Locals bribed by China to move into disputed Indian border territory.

Dharamshala, 15th November: According to a report, Indian officials estimate China is “constructing more than 600 such villages” along the Line of Actual Control (LAC), a border between the two nations agreed upon after a “short but devastating border war” in 1962, as described by Newsweek.

One villager in the newly created village was described in the Tibet Daily as claiming that he received 30,000 Yuan (£3,500) a year to reside in the border zone, according to the Vivekananda International Foundation, a think-tank based in New Delhi.

“China lures residents by offering better living conditions so that they come to live in the disputed border areas and form permanent settlements,” said Konchok Stanzin, a councilor in India’s Ladakh border region.

According to Voice of America (VoA), the release of an annual US Defense Department report has “focused the spotlight on India’s concerns about a push by China to construct civilian communities” in the disputed territory. Beijing “kept pursuing incremental and tactical efforts to advance its claims at the LAC,” according to the paper titled Military and Security Developments Involving the People’s Republic of China (PRC).

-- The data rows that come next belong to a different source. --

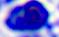
Captured at 400x magnification. Photomicrograph. A leukocyte is seen.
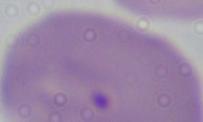
identification = Babesia
modality = photomicrograph
magnification = 1000x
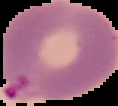

preparation = thin blood smear
image type = segmented cell region on a black background
malaria status = parasitized
image size = 118×106 pixels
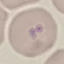
malaria status = uninfected
capture = smartphone through the microscope eyepiece
image type = automatically extracted cell patch, resized to 64 × 64 pixels
preparation = thin blood smear
stain = Giemsa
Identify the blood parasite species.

“Sometime in 2020, the PRC erected a huge 100-home civilian hamlet inside the disputed territory in the eastern section of the LAC between the PRC’s Tibet Autonomous Region and India’s Arunachal Pradesh state,” it added. “The Indian government and media have been alarmed by these and other infrastructure development projects along the India-China border.”

In hand-to-hand combat in the highlands last June, at least 20 Indian and Five Chinese soldiers were slain in the first lethal skirmishes in at least 45 years. A Beijing-based professor alleged five months later that Chinese troops had circumvented a no-live-shots agreement by using a microwave weapon that left Indian soldiers “vomiting” and unable to stand within 15 minutes.